The Duke of Chappaquiddick
The Viscountess Pelosi
etc.
Posted by: Matt   2009-07-22 12:46  

#4  As Solomon said, "there is nothing new under the sun":
President Obama's "science czar," Paul Holdren, once floated the idea of forced abortions, "compulsory sterilization," and the creation of a "Planetary Regime" that would oversee human population levels and control all natural resources as a means of protecting the planet -- controversial ideas his critics say should have been brought up in his Senate confirmation hearings....The 1,000-page course book, which was co-written with environmental activists Paul and Anne Ehrlich, discusses and in one passage seems to advocate totalitarian measures to curb population growth, which it says could cause an environmental catastrophe.

The three authors summarize their guiding principle in a single sentence: "To provide a high quality of life for all, there must be fewer people."

As first reported by FrontPage Magazine, Holdren and his co-authors spend a portion of the book discussing possible government programs that could be used to lower birth rates.

Those plans include forcing single women to abort their babies or put them up for adoption; implanting sterilizing capsules in people when they reach puberty; and spiking water reserves and staple foods with a chemical that would make people sterile.

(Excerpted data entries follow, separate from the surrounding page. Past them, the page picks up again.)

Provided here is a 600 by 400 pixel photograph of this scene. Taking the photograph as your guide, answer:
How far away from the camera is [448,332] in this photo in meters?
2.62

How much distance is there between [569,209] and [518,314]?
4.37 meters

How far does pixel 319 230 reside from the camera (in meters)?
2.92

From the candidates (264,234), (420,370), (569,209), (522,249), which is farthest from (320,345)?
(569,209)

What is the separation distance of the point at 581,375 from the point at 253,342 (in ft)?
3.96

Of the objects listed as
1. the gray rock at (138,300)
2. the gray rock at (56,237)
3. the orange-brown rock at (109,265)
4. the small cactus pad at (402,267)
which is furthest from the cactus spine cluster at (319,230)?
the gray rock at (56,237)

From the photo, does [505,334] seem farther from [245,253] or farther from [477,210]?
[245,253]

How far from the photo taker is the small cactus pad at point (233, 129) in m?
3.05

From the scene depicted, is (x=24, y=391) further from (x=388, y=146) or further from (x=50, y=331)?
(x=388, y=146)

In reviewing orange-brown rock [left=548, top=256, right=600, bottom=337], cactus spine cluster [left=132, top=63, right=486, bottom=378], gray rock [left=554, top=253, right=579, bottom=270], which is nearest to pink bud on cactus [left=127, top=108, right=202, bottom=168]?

To help achieve those goals, they formulate a "world government scheme" they call the Planetary Regime, which would administer the world's resources and human growth, and they discuss the development of an "armed international organization, a global analogue of a police force" to which nations would surrender part of their sovereignty.

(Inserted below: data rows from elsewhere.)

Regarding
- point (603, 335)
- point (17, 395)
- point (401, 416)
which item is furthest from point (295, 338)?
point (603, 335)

Posted by: Lumpy Elmoluck5091   2009-07-22 11:11  

#3  The plague drastically reduced the numbers of people who were workers and producing the wealth.
We don't have these...yet. Modern medicine and modern agriculture have held them off.

Wait till health care is rationed and the borders controlled, reducing illegal immigration.
Posted by: Lumpy Elmoluck5091   2009-07-22 10:45  

#2  This distinction between the noble classes and the peasants still exists, and is what I call the "Old Europe disease".

Its basis goes way back to the time of the Romans and Roman law. This remained the legal system of the rather ineffectual Holy Roman Empire until its reformation by Bonaparte as the Napoleonic law. Today it dominates international law as the French Code Civil.

During the colonial period, it also migrated to central and South America and the French dominated colonies, and is today responsible for most of their endless political problems, with the wealthy upper classes and the peasantry, punctuated by the lowest order of communist rejection of that structure.

It is night and day with the Common law, whose roots began with the Germanic tribes, and migrated to England and thence to America. It is inherently far more egalitarian, and at least tries to provide the same rules for the wealthy and the poor.

However, they are right that the self-appointed American "elites" admire and want to embrace the Code Civil, and openly despise the American Common law based legal code.

They, like their European counterparts, cannot enjoy their champagne and caviar, unless they can look out the windows of whatever palace, and see it surrounded by starving and hateful peasants.

This is why major international economic conferences are held in cities where unruly mobs fighting police are guaranteed, instead of in isolated castles out in the hinterland. It is also where "Eurotrash" tourist destinations are fenced enclaves surrounded by literally starving people, like Acapulco.

And it is why bandits like Chavez, who are supposedly populists, become dictators and think themselves nobility as soon as they can. Old Europe disease.
Posted by: Anonymoose   2009-07-22 10:13  

#1  Just for one comment, The Black Plague was said to have killed so many people in Europe, about a third, that the remaining folks had more land to use--which was prepared--and could command higher wages.
So maybe you should rethink this.
Peasant revolts were, afaik, a matter of sheer desperation but localized, since the circumstances varied locally, and communications were limited.
Still, an old bit of doggerel:
"When Adam dolve and Eve span,
Who was then a gentleman?"
The folks who recited that had something in mind.